I had similar problems. It proved that the major source are links and
references to the old server.
When ServerOld is off/disconneted, any access through these references waits
until timeout,
hence the delays.

1. Give the new server a different name then the old server.
This allows you to diffentiate references to the servers.

2. Give the new server a different IP-address then the old server.

Take the following steps on a pilot system and write down EXACTLY what you
do.

3. In Nethood SHIFT-DELETE all references to the old server.
No fear, these are just links although there is no arrow in the icon.
Also confirm to delete Desktop.ini

4. Disconnect all Network Drives to the old server / check server scripts
that do so.

5. On Desktop / in My Documents / etc. SHIFT-DELETE links to folders
and files on the old server.

6. Disable Offline Files.

7. In Control Panel / Printers and Faxes, delete printers that were attached
to the old server.

8. Get CCleaner (www.ccleaner.com), uncheck Cookies, Analyze and Cleanup
files (no registry cleanup).
MRU-lists like in Start - Recently Opened and Office Word-File maintain
links to Most Recently Used files.

9. Reboot and test the issue.

10. Repeat steps 3 - 8 for all accounts.


Did this resolve your issue ?

John7


Danny F said:
I have an issue that has been driving me insane. I have 4 Windows XP Pro
SP3
workstations. All the Accounting Dept PC's. I also have an old Windows
2000
SP4 Server that I want to take offline and decommission. The problem is
as
soon as I disconnect this server or shut it down. The 4 workstations slow
to
a crawl.

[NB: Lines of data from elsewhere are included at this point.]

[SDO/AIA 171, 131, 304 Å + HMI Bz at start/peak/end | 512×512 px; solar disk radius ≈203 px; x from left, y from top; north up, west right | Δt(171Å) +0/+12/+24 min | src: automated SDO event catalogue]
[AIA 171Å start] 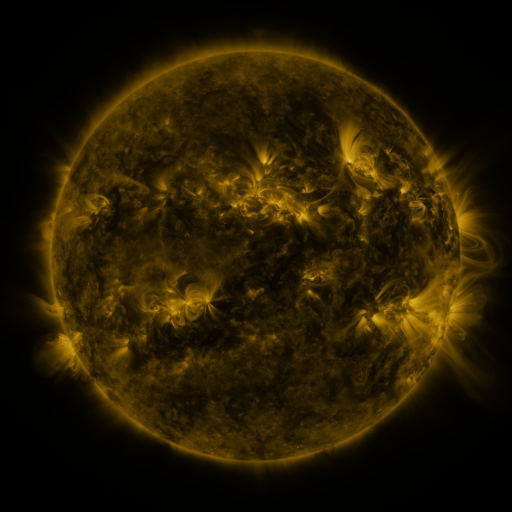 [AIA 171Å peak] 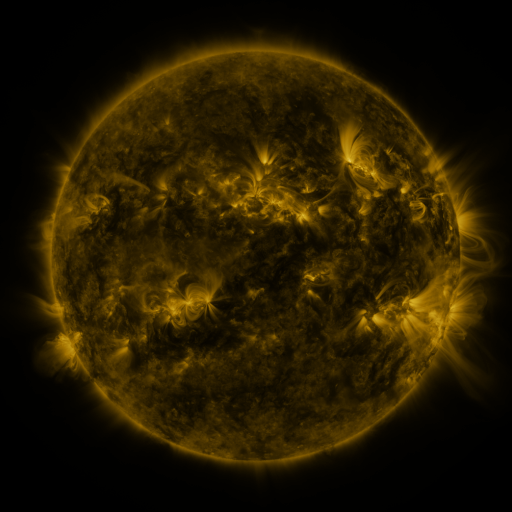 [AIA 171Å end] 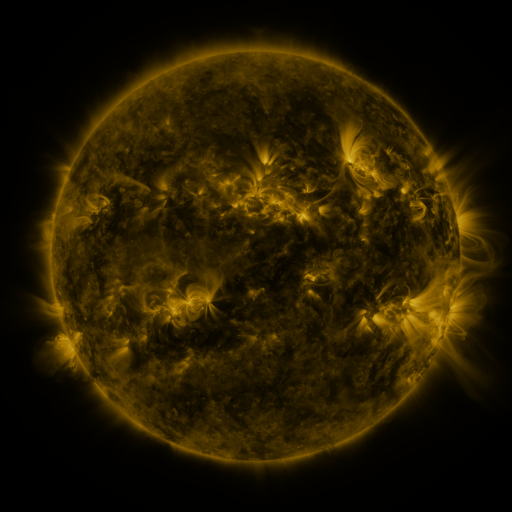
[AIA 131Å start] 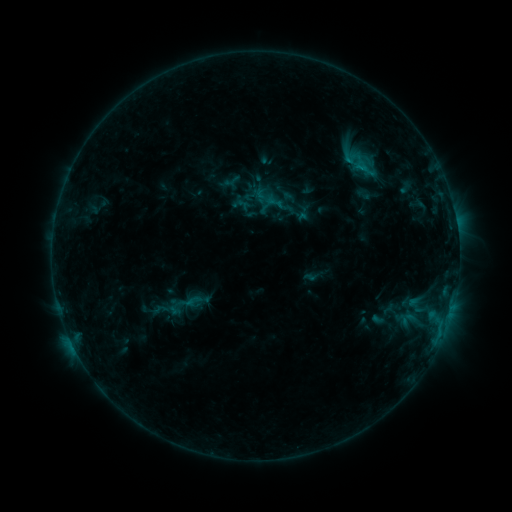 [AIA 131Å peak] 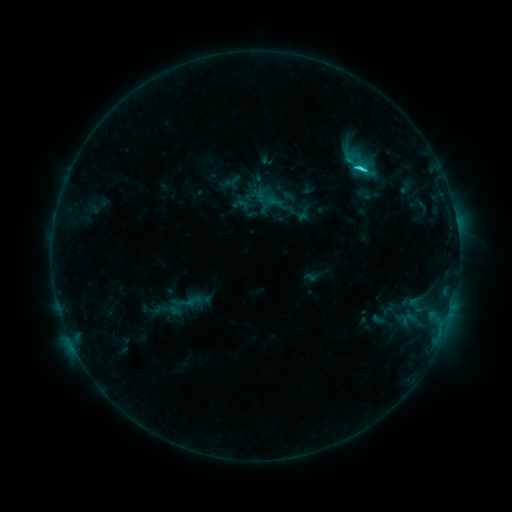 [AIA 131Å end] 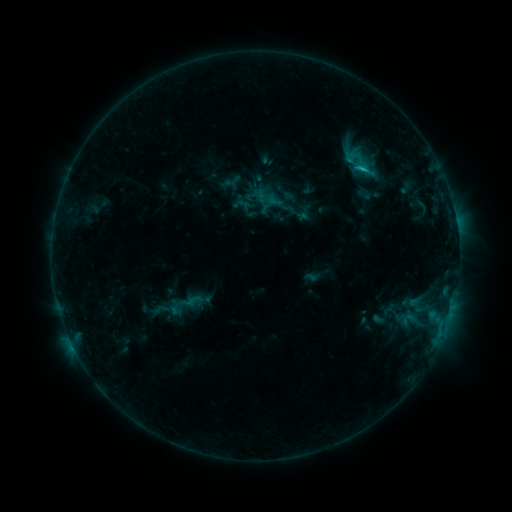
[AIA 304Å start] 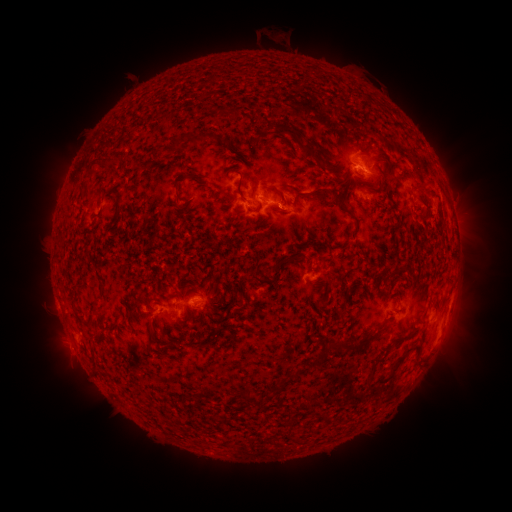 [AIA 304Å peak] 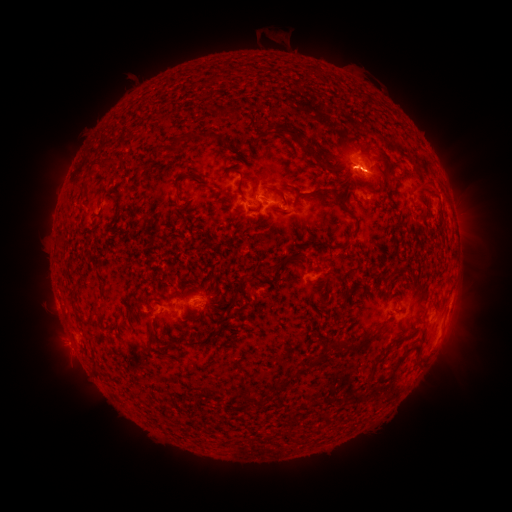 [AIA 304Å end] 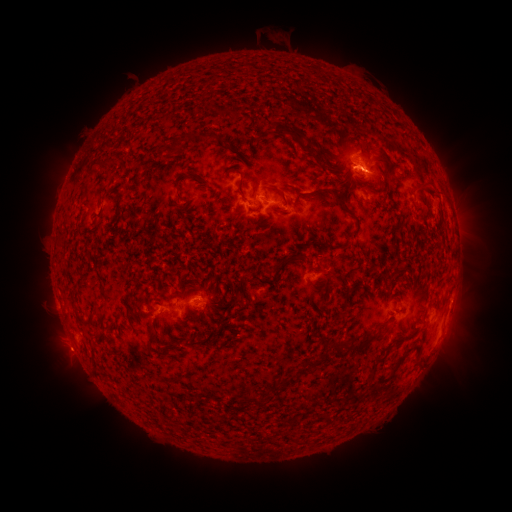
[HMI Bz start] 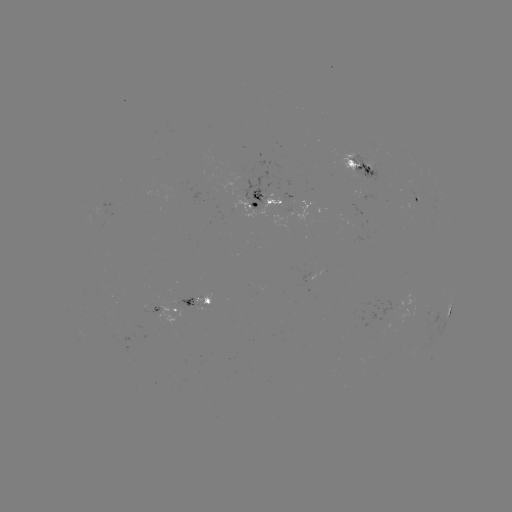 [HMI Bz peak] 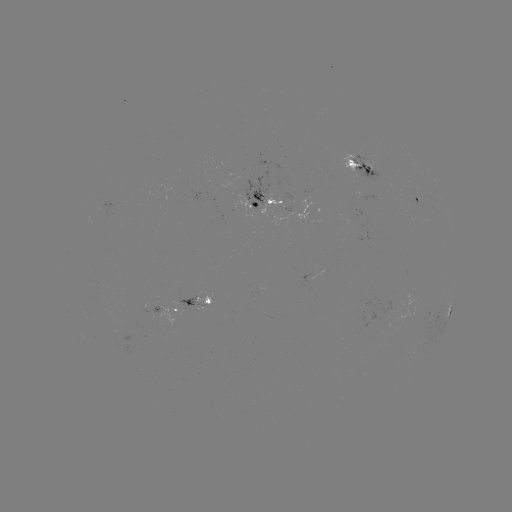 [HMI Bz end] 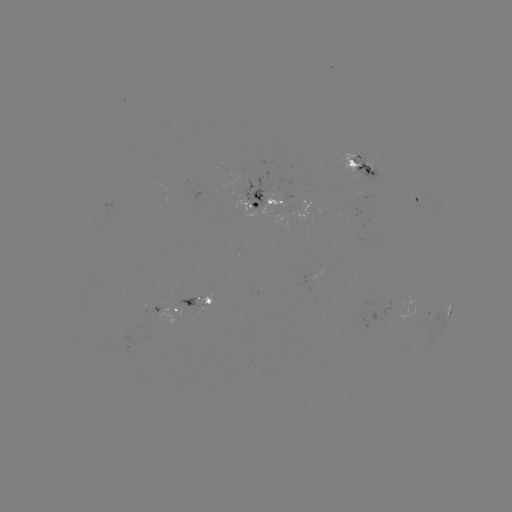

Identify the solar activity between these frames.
C2.2 flare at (360, 170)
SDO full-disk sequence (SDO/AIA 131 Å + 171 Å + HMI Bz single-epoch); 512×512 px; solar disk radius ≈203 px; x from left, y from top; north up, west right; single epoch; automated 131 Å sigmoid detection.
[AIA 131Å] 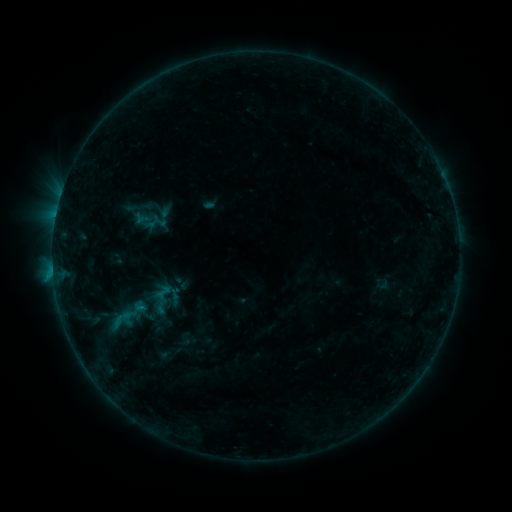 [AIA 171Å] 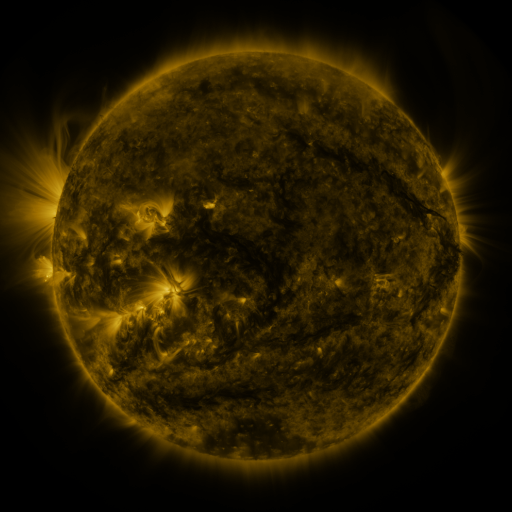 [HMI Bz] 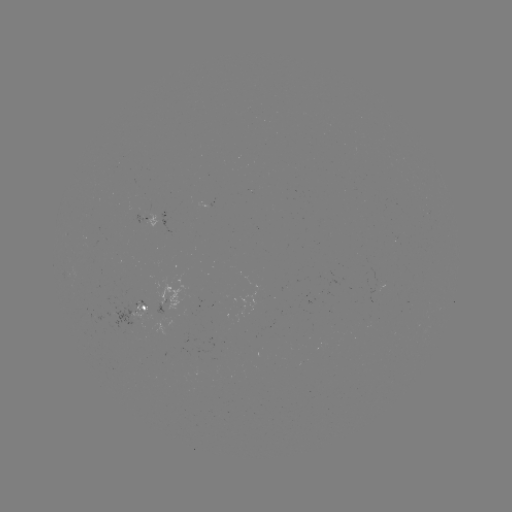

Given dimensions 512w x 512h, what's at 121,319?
sigmoid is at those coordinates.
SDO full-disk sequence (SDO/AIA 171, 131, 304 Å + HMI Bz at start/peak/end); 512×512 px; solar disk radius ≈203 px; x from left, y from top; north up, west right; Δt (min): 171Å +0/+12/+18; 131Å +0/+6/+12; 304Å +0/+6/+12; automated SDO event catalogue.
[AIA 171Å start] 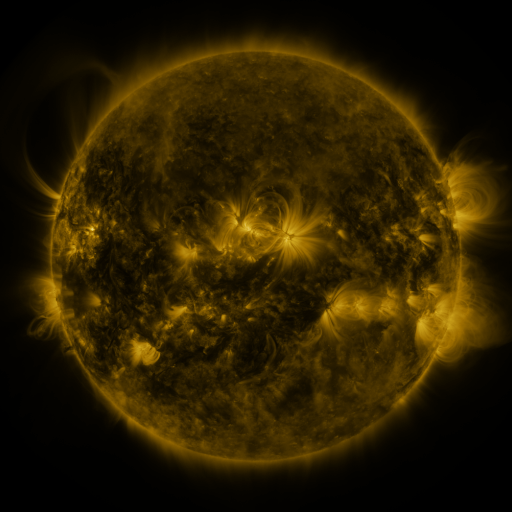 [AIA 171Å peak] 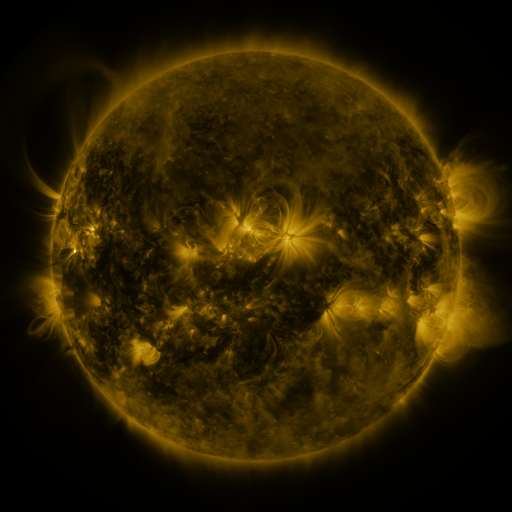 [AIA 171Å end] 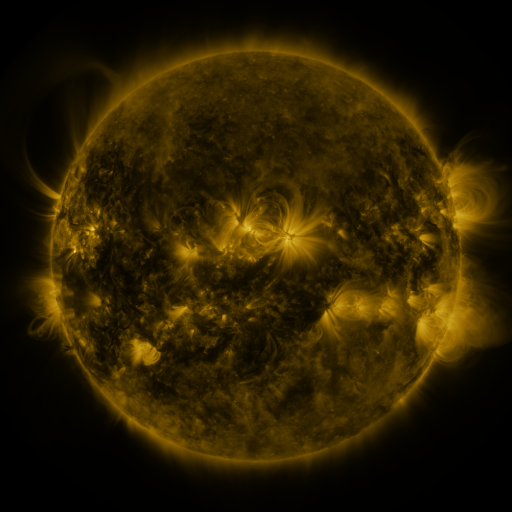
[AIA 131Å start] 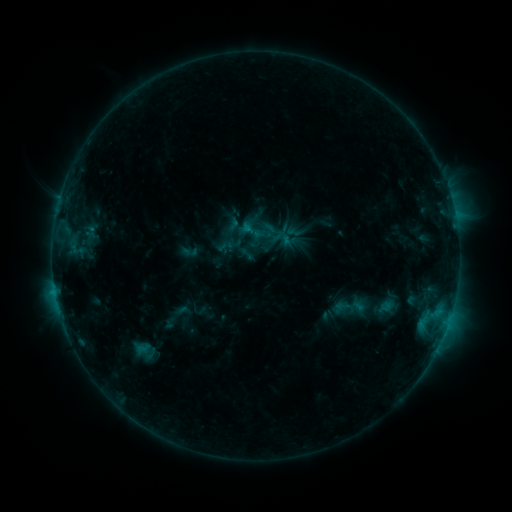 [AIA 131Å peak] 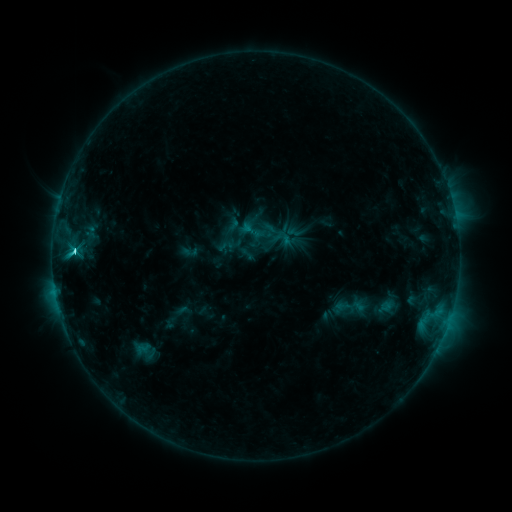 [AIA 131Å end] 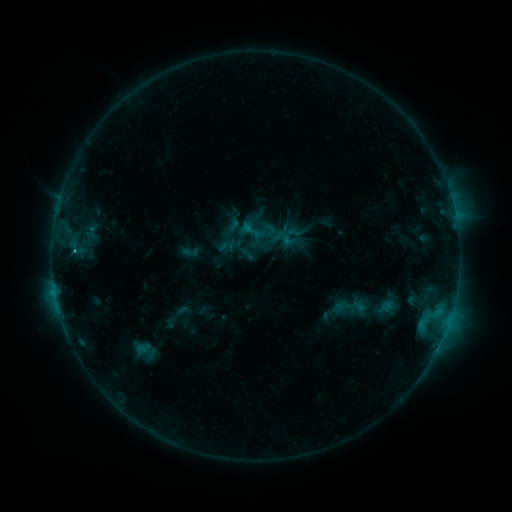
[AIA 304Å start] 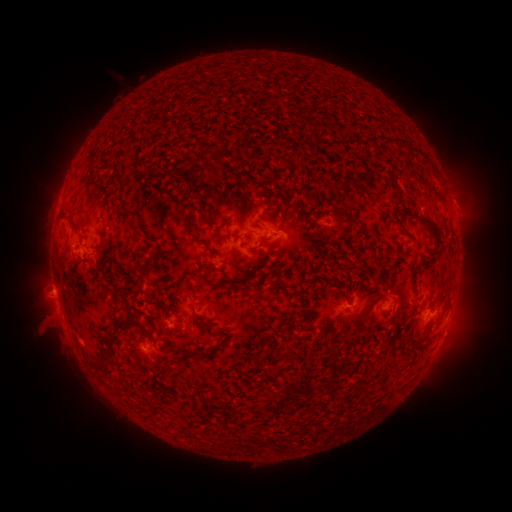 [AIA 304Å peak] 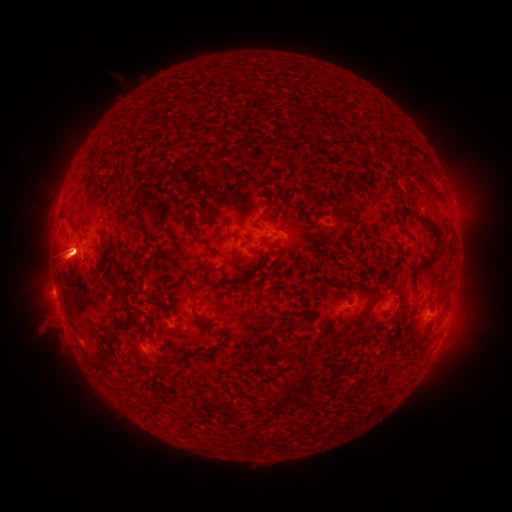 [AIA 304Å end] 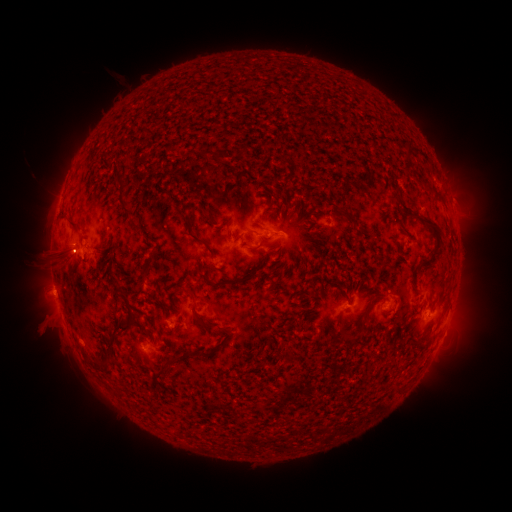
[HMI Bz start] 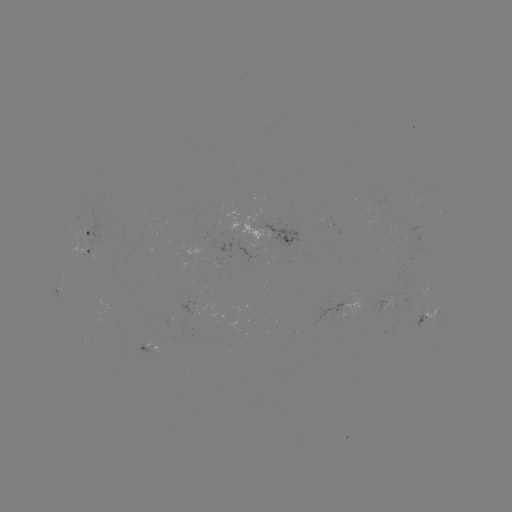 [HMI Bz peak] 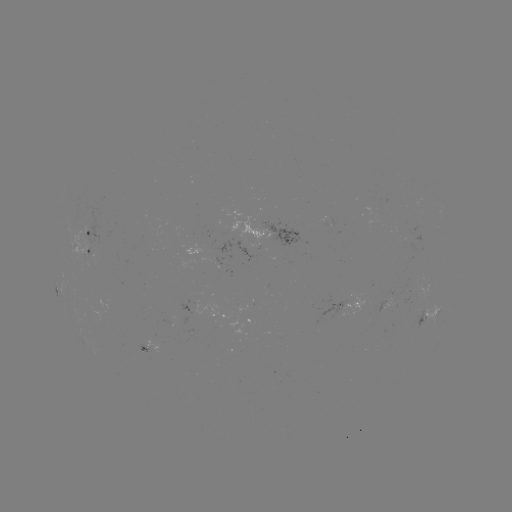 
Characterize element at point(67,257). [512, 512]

Not just on the network but performance as well. Here is the
scenario:
Workstation 1 connected to network and Server Old connected to network.
Everything works great, PC's screaming fast.
Unplug network cable of ServerOld, workstation1 slows to a crawl.
Open command prompt and type notepad to open notepad 60 seconds before
notepad opens. (I use notepad as a test but all other commands take
forever
just to initiate as well including running IE or doing anything on the
network, but apps run slow as hell to)
Plug Serverold network cable back in. Type notepad in command prompt,
instantly opens.
If I unplug ServerOld network cable again, type notepad, 60 seconds before
it opens. But if I then unplug Worksation1 network cable so it is no
longer
on network, notepad comes up instantly.
These workstations have some connection to ServerOld that cannot be
broken.
I run netstat -a on workstation1 and it shows a connection to Server Old :
TCP Workstation1:1725 192.168.1.11:netbios-ssn ESTABLISHED
I run TCPView and get:
[System Process]:0 TCP workstation1:1758 ServerOld:netbios-ssn TIME_WAIT

ServerOld used to be have shares on it that these workstations mapped
drives
to but I deleted the drive mappings. I even disjoined the workstation1
from
domain and it still had slow although not as slow when ServerOld was
disconnected. Then when it was reconnected it ran fine. Rejoined it to the
domain and same issue as before.
Is there some hidden mapping or connection that could be causing this?
What
is the System Process 0 connection on netbios-ssn and Microsoft-ds
connections for?

Any help as I would like to take this old server offline but I can't
because
it kills the entire accounting departments workstations.